Duale Berufsbildungszentren in Chile und Argentinien lernen voneinander und gemeinsam

Was bedeutet es, in einer interkulturellen Umgebung zu arbeiten? Welche Karrieremöglichkeiten bietet mir die duale Ausbildung? Wie gehe ich mit einem Kulturschock bei einem Job im Ausland um? Diesen und vielen weiteren zentralen Fragen gingen die Auszubildenden vom Instituto Superior Aleman de comercio (INSALCO) in Santiago de Chile und dem Berufsbildungszentrum (BBZ) Ballester aus Buenos Aires an einem gemeinsamen Austauschtag mit den Lehrkräften der beiden dualen Ausbildungsinstitute nach.

Nachdem das INSALCO im August einen virtuellen Projekttag zum Thema Geschäftsgründung organisiert hatte, revanchierten sich die Argentinier am 23. September mit einer gelungenen Info- und Diskussionsveranstaltung per Zoom, der knapp 60 Teilnehmerinnen und Teilnehmer aus beiden Ländern beiwohnten.

Der Blick über Landesgrenzen zählt zum täglich Brot der Auszubildenden beider Institute.

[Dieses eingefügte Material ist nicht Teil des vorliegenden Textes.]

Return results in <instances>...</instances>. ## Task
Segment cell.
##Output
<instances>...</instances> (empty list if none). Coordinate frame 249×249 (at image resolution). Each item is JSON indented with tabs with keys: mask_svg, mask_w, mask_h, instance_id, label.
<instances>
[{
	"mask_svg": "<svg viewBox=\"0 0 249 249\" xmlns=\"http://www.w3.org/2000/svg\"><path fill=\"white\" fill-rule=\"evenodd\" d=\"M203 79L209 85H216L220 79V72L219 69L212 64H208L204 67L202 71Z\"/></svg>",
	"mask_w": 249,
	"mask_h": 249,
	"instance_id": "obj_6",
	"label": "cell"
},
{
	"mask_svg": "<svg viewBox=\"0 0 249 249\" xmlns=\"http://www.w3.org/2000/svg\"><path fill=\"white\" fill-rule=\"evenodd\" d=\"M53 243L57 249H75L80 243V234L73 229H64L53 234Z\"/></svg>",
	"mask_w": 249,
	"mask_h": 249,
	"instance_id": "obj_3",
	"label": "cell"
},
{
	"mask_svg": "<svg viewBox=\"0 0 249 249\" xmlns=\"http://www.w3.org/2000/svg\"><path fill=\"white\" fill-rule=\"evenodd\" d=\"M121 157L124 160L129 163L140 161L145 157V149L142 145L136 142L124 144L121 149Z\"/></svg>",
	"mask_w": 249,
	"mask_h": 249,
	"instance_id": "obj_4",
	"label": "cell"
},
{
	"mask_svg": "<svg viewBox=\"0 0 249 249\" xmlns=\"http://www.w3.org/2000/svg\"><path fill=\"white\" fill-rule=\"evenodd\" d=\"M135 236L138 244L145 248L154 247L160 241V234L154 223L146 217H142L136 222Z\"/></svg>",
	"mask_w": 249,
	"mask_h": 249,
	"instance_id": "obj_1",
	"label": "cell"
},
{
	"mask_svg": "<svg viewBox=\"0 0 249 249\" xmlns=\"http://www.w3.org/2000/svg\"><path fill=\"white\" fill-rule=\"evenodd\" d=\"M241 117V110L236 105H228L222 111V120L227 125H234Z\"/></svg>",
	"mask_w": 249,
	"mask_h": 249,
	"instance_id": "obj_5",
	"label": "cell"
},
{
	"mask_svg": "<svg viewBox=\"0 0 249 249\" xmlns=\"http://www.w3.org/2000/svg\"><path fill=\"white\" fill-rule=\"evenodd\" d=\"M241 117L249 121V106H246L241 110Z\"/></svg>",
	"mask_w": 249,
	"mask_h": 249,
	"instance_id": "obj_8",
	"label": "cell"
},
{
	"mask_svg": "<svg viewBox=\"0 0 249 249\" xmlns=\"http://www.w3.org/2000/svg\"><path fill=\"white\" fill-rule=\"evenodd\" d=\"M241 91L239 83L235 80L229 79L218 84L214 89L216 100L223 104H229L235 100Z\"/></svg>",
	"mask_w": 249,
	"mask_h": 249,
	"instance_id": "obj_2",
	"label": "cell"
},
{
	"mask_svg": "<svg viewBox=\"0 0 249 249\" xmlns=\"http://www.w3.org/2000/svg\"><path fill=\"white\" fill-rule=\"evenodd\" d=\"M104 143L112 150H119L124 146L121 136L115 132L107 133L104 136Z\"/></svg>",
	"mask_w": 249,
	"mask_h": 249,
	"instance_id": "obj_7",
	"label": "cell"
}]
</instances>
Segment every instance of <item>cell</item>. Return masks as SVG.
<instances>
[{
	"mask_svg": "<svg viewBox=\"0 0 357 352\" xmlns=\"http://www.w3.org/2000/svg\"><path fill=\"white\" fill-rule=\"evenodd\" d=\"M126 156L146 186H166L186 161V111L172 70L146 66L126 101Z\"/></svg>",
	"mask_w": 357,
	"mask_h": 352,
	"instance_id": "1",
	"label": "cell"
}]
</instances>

Schließlich arbeiten sie in internationalen Unternehmen, in denen häufig auch die deutsche Kultur eine prägende Rolle spielt. Doch um sich den Wert kultureller Unterschiede bewusst zu machen, reicht bereits der jeweilige Blick über die Anden. Was gilt als typisch argentinisch, was als chilenisch? Welche typischen Klischees jenseits von Mate-Tee und Pisco habe ich im Kopf, wenn ich an das Nachbarland denke?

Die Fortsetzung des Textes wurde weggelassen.